Love is different in the North. Not wrong…I do want to be clear. Love from one’s heart cannot be wrong if it comes with good intentions, much like if one prefers a strawberry tart over a chocolate truffle. How one loves is as vast as the muse for that courtship: It is as unique as the fingerprints of the two hands that hold it. But I want to recount some thoughts of love that I have seen in this past weeks.
First is the love of Helga of Crowza. I enjoyed our chat: She was wise and wore her wisdom as wonderfully as one might done with Capacione’s most fashionable hat – Anyone could see it was of high caliber. I would have spoken many many more hours about her history, but the inquisition interrupted us (Do not get me STARTED on them). She recounted to me how she had not just one love of her life, but several. One of her husbands, she told me, was a coward who ran away from a battle. And, obviously she told me, if one runs from battle it could not be true love.

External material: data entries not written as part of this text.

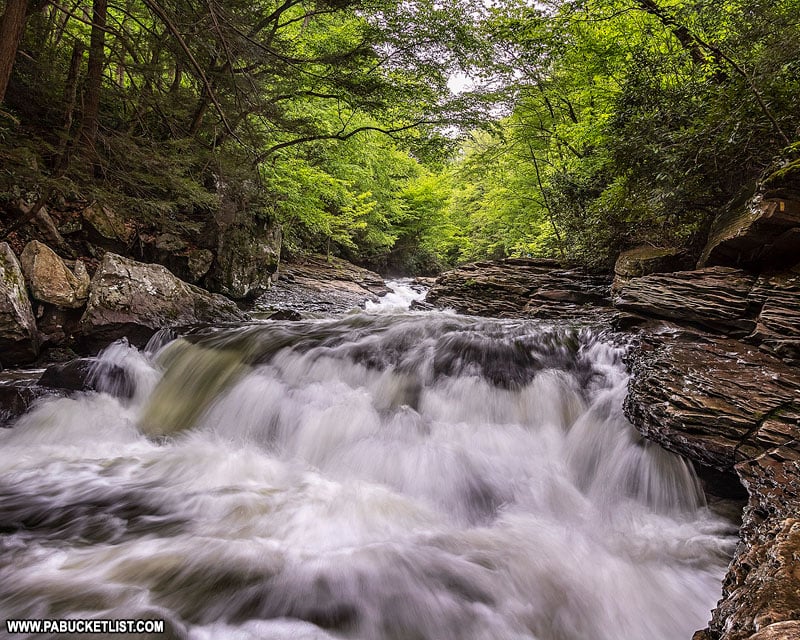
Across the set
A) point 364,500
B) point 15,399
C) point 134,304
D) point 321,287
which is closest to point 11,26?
point 15,399

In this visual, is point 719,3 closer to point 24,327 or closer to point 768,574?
point 768,574

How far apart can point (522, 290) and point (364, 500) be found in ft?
21.2

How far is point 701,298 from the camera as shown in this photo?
4145 mm

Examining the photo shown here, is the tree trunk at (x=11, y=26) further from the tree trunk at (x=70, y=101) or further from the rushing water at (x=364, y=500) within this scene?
the rushing water at (x=364, y=500)

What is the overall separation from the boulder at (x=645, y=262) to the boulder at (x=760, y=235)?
151cm

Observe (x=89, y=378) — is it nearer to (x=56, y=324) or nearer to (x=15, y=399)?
(x=15, y=399)

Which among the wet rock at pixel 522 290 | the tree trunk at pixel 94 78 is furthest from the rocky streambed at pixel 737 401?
the tree trunk at pixel 94 78

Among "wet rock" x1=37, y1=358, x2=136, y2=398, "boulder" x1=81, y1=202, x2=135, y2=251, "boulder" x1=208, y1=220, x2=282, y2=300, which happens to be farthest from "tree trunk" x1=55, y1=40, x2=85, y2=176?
"boulder" x1=208, y1=220, x2=282, y2=300

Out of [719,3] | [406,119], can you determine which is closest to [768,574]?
[719,3]

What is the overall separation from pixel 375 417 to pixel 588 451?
6.96 ft

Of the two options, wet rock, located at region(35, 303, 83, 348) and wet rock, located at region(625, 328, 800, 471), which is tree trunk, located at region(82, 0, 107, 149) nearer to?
wet rock, located at region(35, 303, 83, 348)

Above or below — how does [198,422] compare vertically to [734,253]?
below

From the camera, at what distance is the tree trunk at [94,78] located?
4.71m

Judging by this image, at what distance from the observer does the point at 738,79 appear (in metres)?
4.54
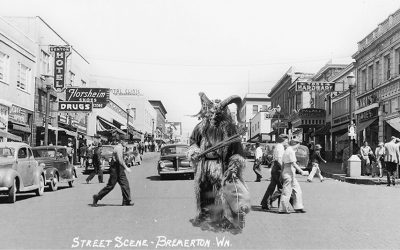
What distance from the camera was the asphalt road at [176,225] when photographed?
7.50m

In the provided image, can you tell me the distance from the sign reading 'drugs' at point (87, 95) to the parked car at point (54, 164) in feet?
57.8

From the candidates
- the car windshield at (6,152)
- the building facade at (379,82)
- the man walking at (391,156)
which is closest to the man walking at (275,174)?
the car windshield at (6,152)

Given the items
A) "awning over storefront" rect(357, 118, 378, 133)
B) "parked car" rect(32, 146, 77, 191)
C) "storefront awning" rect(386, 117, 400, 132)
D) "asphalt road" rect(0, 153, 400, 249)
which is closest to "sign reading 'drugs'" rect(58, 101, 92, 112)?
"parked car" rect(32, 146, 77, 191)

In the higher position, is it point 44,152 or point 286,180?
point 44,152

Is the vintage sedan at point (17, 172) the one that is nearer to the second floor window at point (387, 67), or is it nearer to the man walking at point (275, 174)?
the man walking at point (275, 174)

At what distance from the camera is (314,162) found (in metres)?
21.6

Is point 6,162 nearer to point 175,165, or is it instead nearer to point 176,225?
point 176,225

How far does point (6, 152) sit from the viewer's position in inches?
563

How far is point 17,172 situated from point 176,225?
6.61m

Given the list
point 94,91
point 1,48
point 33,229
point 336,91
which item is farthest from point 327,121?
point 33,229

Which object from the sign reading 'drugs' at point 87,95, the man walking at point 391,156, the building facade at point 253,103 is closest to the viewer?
the man walking at point 391,156

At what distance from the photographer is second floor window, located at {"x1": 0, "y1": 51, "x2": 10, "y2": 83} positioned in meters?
25.3

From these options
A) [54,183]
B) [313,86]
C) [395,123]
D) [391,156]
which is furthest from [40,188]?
[313,86]

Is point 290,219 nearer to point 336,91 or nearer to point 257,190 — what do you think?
point 257,190
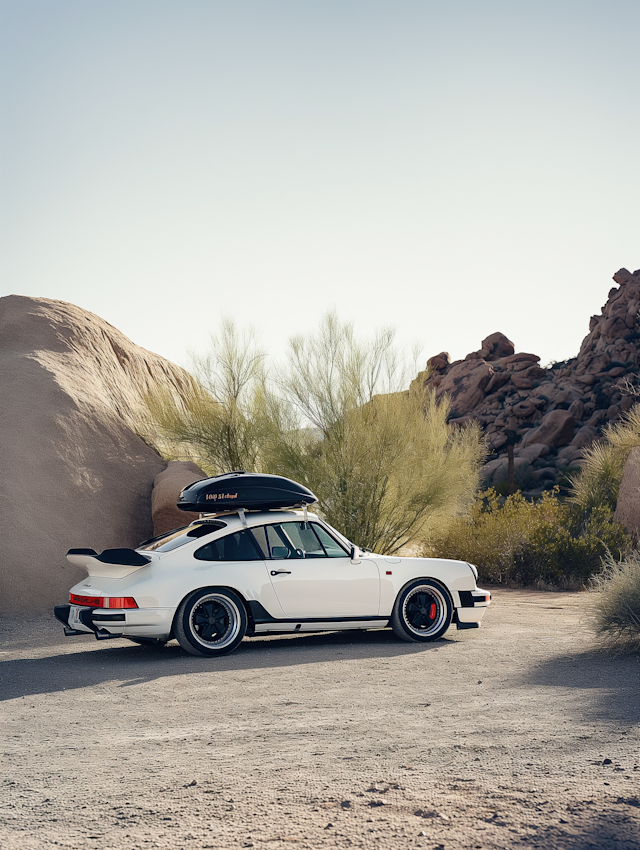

That idea clung to me like mud on boots as I grabbed by sword and prepared for battle: When one loves it is an act of trust to another. You love what you have seen of them, both their ideas, their wisdom, their beauty, or their truth. When that love is shattered…Was your love wrong?
Or perhaps was the person you loved purely an illusion cobbled with lies that even they did not realize? Did you love the mask the person donned with words and actions and when they dropped the disguise who was at fault? The deceiver, or the one who fell into a trap?
The next day I went back to her (As heroines do in fairytales) and she told me of another husband who died in battle. And while she carried that love to this day through her children and her history, she found another to spend her days with. That love must have been true as well: While a Knight such as myself will only have one great and honest love (as my target of love is as honed as the blade I wield) it cannot be wrong to love many. Not if each love you have is as pure and real and compassionate as mine is for you.
Now, hear me now. If you were to die I would dash myself into the nearest battle and die with you in my thoughts as I removed as many foes as possible for my Brother…But I do not wish that for all. That is not the way their heart is crafted. There are many tales of love in the bookshelves in House Delacroix: And not all of them are like mine nor Helga of Crowza.
I am no poet, you can find many more fluent in the art of essay and poetry in Capacione. But hear me now: I do think there is nothing stronger than Love: Love is what is the foundation of all. Take this last large battle against the corrupt Inquisition: The love of the people of Runeheim is what protect their homestead. Love for my Lady is what holds my shield high when the axes of the enemies crash down upon it. Love is what binds my brother and I across boundless roads and will get us through the turmoil that is starting to brew underneath the floorboards under our positions (That I will not share with you darling, you do not need to know nor do I wish to burden you with more secrets).
I am babbling, you know how I get when I start to think too deeply about this sheer force of power that binds and connects people. And while I did list all those examples of Love…Recognize that you, my Beloved, are my muse and my strength. You will be my only until I die.
And I pray that, when I do return to Capacione, I see you first. If news from the estate is true and my family’s plans are accelerating, I will prove that devotion to you in the only way possible. I am not Helga of Crowza: I am Lorelei, the Knight of Hearts of House Jokeri. You will always be my greatest Love, and I refuse to have another.